November 2013

An Ibizan Waterspout

November’s Cloud of the Month features the cloud feature known as a tuba. This finger of cloud forms within the rotating air below a Cumulonimbus storm cloud. When it reaches the ground it is known as a landspout or, if it has below a large-scale storm system, a tornado. When the surface below is water, as was the case for this one near the island of Ibiza, it is known as a waterspout. And it is these that are the likely explanation for unusual events dating back thousands of years.

The powerful updrafts within the core of a waterspout can suck up water from the surface into the storm cloud above. If a shoal of fish is swimming near the surface they too can be dragged up and carried some distance until the cloud releases its load and rains fish.

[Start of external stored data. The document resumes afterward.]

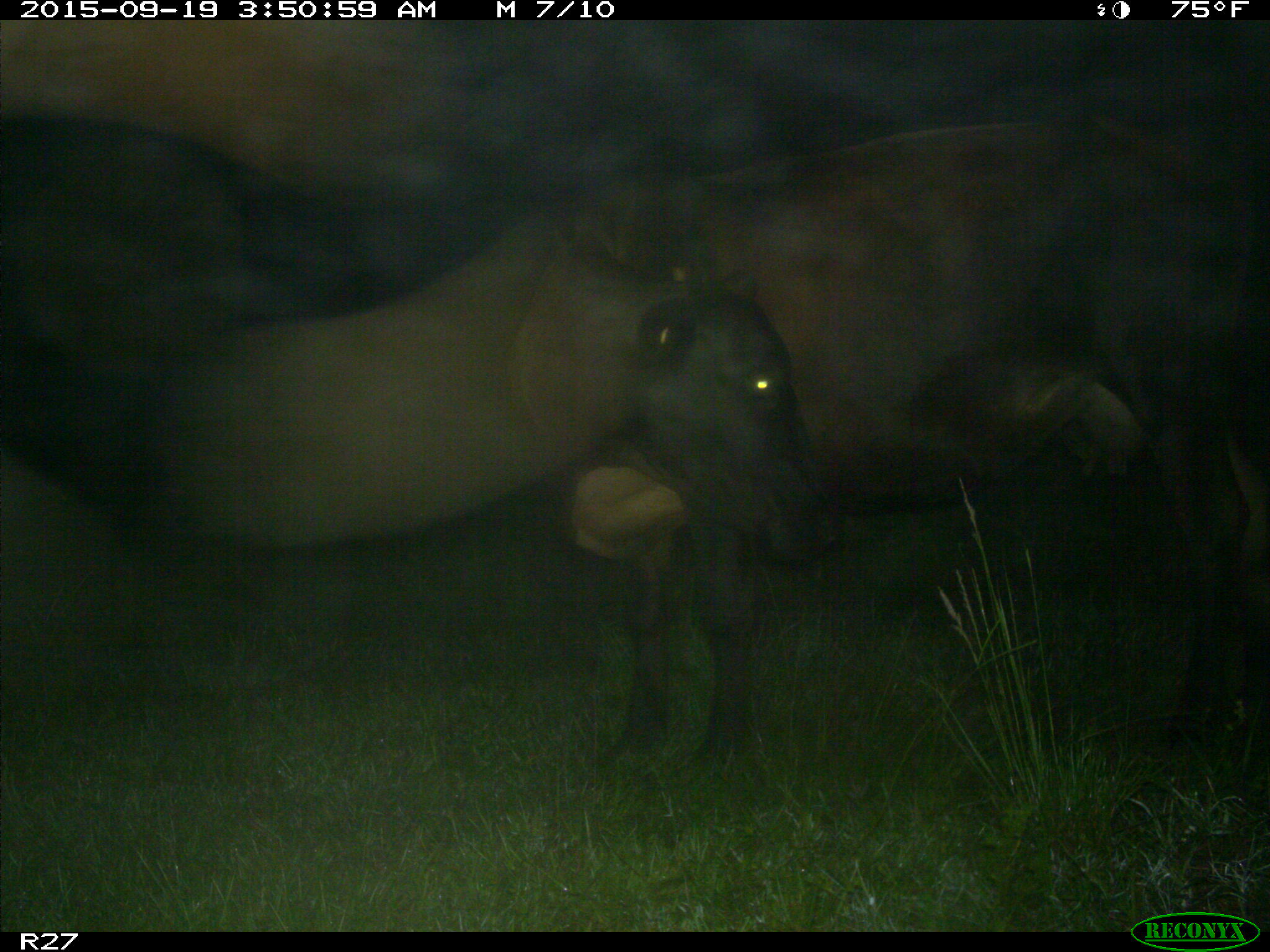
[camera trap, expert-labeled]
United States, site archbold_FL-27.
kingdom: Animalia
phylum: Chordata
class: Mammalia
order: Artiodactyla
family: Bovidae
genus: Bos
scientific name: Bos taurus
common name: domestic cow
Bos taurus (domestic cow).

There have been many reports of fish falls over the centuries – as far back as the first century AD, when the Roman natural philosopher Pliney the Elder mentioned storms of fish and frogs. In 1864, a Quebec farmer found a frog inside a hailstone and in 1930 an 8-inch turtle fell during a storm over Mississippi.

Photograph © Brian Ludwig.

3 thoughts on “November 2013”

  1. Shakira says:

    Wow, is this really true? I think one of the CAS forum people once mentioned they had seen a fish-like shape in the clouds – this could be the reason why. Once again, goes to show how amazing clouds are

  2. Ellinor Henderson avatar Ellinor says:

    I’ve never seen a waterspout, but have been in a tornado. While I’d love to see a waterspout, once is enough for tornadoes, which are very loud and rain sticks and other debris all over the place. My house was not destroyed in the tornado I experienced, but up the street houses were IN the street! Nice photo!

  3. Susan Wiffill avatar susanwiffill says:

    Never realised these things existed,amazing.and did not know about the variations of clouds.Clouds are very magical ,not only do they look fabulous,but some of them do surprising things.